Hermano Figueiredo é um pernambucano nascido em Campina Grande-PB , que se considera “mais alagoano que o pé de pau da praça Rayol” (referindo-se à árvore centenária localizada no bairro do Jaraguá, em Maceió). Sua história com o cinema vem desde menino, mas foi na década de 70 que iniciou um trabalho não-mercadológico com o sétima arte, organizando exibições de filmes no Cine Teatro do Parque e no Cine Art Palácio, em Recife. Embrenhou-se pelos caminhos do teatro, mas trocou-o pelo cinema. Aliás, trocou, não. A veia teatral (e a paixão pelo que faz) se revela em uma simples apresentação de filme, o que lhe valeu o adjetivo de “cineclubático-performático” no meio cinematográfico. “Queria compartilhar com outros os filmes que queria ver”, simplifica. Em 1978, no Cine Teatro do Parque, anunciou O pagador de promessas, de Anselmo Duarte, mas lá o público teve uma surpresa: era Encouraçado Potekim, de Sergei Eisenstein, proibido pela ditadura brasileira, que seria exibido.

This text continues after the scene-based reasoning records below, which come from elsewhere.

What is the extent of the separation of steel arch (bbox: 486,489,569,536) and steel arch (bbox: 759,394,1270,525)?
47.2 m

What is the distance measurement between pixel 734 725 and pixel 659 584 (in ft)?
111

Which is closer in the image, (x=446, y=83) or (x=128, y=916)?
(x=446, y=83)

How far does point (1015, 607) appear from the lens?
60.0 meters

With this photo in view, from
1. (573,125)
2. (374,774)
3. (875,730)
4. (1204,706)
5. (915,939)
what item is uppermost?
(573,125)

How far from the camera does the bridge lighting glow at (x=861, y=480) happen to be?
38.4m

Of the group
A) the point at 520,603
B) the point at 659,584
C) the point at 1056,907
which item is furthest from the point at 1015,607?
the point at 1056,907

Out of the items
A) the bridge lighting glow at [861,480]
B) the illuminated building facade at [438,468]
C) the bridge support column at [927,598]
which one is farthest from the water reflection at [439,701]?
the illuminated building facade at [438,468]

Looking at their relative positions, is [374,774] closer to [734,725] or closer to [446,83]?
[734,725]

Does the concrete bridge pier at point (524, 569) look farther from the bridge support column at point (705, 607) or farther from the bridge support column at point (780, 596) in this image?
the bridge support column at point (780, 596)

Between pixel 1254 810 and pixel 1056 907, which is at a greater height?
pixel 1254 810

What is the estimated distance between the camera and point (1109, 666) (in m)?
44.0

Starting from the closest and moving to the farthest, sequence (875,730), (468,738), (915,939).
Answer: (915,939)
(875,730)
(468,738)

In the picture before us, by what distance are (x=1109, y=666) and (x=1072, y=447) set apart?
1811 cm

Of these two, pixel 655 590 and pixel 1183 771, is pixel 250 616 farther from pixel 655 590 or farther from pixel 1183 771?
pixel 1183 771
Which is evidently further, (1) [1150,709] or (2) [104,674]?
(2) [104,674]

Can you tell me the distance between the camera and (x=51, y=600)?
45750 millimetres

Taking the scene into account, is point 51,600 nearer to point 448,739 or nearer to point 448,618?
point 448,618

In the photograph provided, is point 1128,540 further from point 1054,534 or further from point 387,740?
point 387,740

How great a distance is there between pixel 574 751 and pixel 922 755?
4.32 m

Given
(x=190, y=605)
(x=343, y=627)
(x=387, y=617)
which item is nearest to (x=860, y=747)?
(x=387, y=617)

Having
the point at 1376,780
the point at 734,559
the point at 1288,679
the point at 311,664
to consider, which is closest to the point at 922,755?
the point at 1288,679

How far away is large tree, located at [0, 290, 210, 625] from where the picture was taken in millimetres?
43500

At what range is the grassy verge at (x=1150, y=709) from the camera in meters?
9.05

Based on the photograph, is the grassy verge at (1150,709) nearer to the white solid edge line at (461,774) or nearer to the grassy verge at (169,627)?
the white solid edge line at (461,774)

Na década de 80, continuou sua peregrinação pelo cineclubismo, tornando-se uma das lideranças nacionais. Para ele, um filme sempre era mais do que uma projeção: era um espetáculo, uma possibilidade de ação social. O cinema itinerante invadiu grotas, vilas, favelas e bairros da periferia de cidades como Campina Grande, Maceió, Fortaleza e Natal. Hermano acabou revelando sua paixão também detrás das câmaras, em produções como São Luís Caleidoscópio, sobre a cultura popular do Maranhão; Choveu, e daí?, relatando experiências de convivência com o semi-árido alagoano e O que vale no Vale, que aborda o cooperativismo no Vale da Paraíba. Recentemente, lançou A última feira, retratando o derradeiro dia de funcionamento da histórica feira de Arapiraca, já cantada por Hermeto Pascoal. O curta, de 17 minutos, já foi premiado no Festival de São Carlos e exibido no Festival de Tiradentes.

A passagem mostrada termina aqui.